§ **Brief**
Scan the records below for the string "flares" and return every line where it appears.

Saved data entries
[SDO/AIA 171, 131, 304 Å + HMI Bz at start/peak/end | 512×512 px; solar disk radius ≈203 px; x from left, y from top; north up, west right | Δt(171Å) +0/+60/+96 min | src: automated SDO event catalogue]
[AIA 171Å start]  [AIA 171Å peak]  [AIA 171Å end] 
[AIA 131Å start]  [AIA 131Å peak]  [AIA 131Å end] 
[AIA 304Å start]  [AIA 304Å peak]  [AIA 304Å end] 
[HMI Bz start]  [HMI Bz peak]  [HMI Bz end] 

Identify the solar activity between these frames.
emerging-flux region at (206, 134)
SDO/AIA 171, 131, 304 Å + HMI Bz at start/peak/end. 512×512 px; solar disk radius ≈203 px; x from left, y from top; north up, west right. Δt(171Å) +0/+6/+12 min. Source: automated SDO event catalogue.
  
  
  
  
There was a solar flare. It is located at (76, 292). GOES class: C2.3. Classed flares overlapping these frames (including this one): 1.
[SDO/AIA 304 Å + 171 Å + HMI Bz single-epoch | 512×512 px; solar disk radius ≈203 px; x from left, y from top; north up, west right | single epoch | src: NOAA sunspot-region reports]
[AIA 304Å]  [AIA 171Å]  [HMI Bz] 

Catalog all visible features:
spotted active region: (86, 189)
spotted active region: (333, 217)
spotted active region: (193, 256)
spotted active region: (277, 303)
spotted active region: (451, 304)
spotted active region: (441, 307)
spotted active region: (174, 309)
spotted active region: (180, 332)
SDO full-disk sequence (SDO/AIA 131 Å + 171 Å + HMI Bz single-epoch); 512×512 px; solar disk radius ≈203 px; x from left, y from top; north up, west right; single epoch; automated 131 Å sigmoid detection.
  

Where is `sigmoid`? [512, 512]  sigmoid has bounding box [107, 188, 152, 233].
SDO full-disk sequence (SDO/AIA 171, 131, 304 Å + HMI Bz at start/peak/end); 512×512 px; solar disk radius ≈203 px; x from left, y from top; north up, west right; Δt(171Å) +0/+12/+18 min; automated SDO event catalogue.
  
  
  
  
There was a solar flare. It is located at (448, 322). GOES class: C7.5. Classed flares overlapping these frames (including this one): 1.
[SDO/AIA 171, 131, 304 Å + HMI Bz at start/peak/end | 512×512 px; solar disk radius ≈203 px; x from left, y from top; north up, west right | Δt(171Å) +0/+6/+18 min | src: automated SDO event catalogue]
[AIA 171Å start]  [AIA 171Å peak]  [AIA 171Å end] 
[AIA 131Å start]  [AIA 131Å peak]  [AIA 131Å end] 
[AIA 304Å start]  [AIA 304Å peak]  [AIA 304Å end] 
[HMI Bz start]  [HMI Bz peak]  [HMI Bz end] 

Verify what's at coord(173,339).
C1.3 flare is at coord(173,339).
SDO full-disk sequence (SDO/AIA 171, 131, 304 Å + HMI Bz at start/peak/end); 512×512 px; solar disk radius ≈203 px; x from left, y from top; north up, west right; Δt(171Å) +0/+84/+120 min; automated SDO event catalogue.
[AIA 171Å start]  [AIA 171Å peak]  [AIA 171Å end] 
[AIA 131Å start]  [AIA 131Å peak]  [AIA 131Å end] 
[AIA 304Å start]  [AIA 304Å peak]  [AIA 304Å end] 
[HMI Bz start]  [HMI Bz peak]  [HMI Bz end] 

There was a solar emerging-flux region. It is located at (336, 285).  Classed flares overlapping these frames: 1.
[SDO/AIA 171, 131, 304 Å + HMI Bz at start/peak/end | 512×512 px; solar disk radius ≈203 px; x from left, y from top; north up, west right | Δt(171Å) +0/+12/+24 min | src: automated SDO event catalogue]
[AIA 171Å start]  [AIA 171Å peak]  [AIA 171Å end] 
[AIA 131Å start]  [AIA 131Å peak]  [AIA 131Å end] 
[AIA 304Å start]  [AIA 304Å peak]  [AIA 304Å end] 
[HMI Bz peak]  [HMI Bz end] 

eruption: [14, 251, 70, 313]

§ **Task answer**
There was a solar flare. It is located at (76, 292). GOES class: C2.3. Classed flares overlapping these frames (including this one): 1.
There was a solar flare. It is located at (448, 322). GOES class: C7.5. Classed flares overlapping these frames (including this one): 1.
There was a solar emerging-flux region. It is located at (336, 285).  Classed flares overlapping these frames: 1.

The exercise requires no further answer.